◆ **Dataset rows**
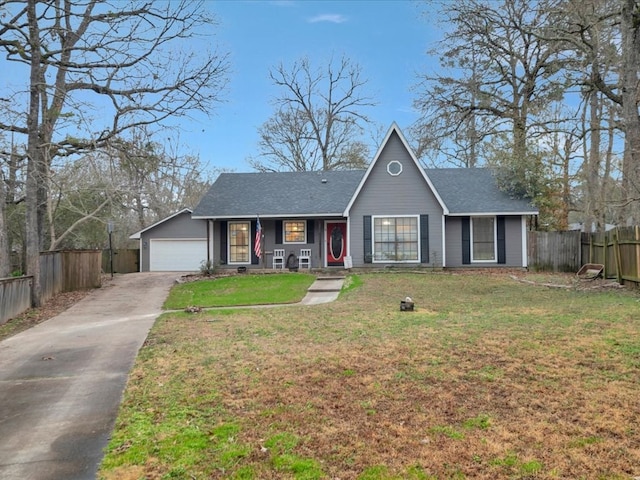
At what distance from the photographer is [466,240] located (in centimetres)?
1897

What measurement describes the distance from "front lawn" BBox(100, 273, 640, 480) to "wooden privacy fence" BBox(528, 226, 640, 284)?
14.7 ft

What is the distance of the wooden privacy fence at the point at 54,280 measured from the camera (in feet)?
35.8

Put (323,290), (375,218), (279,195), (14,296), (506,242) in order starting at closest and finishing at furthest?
(14,296), (323,290), (375,218), (506,242), (279,195)

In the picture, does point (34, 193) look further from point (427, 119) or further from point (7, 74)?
point (427, 119)

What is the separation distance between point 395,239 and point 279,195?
588 cm

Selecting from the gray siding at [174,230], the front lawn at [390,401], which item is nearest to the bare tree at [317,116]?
the gray siding at [174,230]

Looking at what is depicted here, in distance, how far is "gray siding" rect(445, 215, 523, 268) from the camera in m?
18.8

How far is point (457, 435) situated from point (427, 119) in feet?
72.2

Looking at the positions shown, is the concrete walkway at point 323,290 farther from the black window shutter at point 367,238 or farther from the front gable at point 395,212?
the front gable at point 395,212

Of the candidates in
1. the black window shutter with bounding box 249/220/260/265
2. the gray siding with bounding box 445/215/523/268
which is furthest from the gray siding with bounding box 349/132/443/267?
the black window shutter with bounding box 249/220/260/265

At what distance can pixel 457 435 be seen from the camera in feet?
11.9

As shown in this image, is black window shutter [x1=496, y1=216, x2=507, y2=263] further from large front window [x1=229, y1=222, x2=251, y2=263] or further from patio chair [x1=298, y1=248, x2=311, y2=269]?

◆ **Aim**
Rewrite all of the material above as a numbered list, one line per item, and skip the blank lines. Don't include the pictures.

◆ **Reply**
1. At what distance from the photographer is [466,240] located (in centimetres)?
2. 1897
3. What measurement describes the distance from "front lawn" BBox(100, 273, 640, 480) to "wooden privacy fence" BBox(528, 226, 640, 284)?
4. 14.7 ft
5. What is the distance of the wooden privacy fence at the point at 54,280 measured from the camera (in feet)?
6. 35.8
7. Put (323,290), (375,218), (279,195), (14,296), (506,242) in order starting at closest and finishing at furthest?
8. (14,296), (323,290), (375,218), (506,242), (279,195)
9. In the picture, does point (34, 193) look further from point (427, 119) or further from point (7, 74)?
10. point (427, 119)
11. What is the separation distance between point 395,239 and point 279,195?
12. 588 cm
13. Selecting from the gray siding at [174,230], the front lawn at [390,401], which item is nearest to the bare tree at [317,116]?
14. the gray siding at [174,230]
15. Looking at what is depicted here, in distance, how far is "gray siding" rect(445, 215, 523, 268) from the camera in m?
16. 18.8
17. How far is point (457, 435) situated from point (427, 119) in feet?
18. 72.2
19. Looking at the positions shown, is the concrete walkway at point 323,290 farther from the black window shutter at point 367,238 or farther from the front gable at point 395,212?
20. the front gable at point 395,212
21. Of the candidates in
22. 1. the black window shutter with bounding box 249/220/260/265
23. 2. the gray siding with bounding box 445/215/523/268
24. which is furthest from the gray siding with bounding box 349/132/443/267?
25. the black window shutter with bounding box 249/220/260/265
26. At what distance can pixel 457 435 be seen from the camera in feet?
27. 11.9
28. As shown in this image, is black window shutter [x1=496, y1=216, x2=507, y2=263] further from large front window [x1=229, y1=222, x2=251, y2=263] or further from patio chair [x1=298, y1=248, x2=311, y2=269]?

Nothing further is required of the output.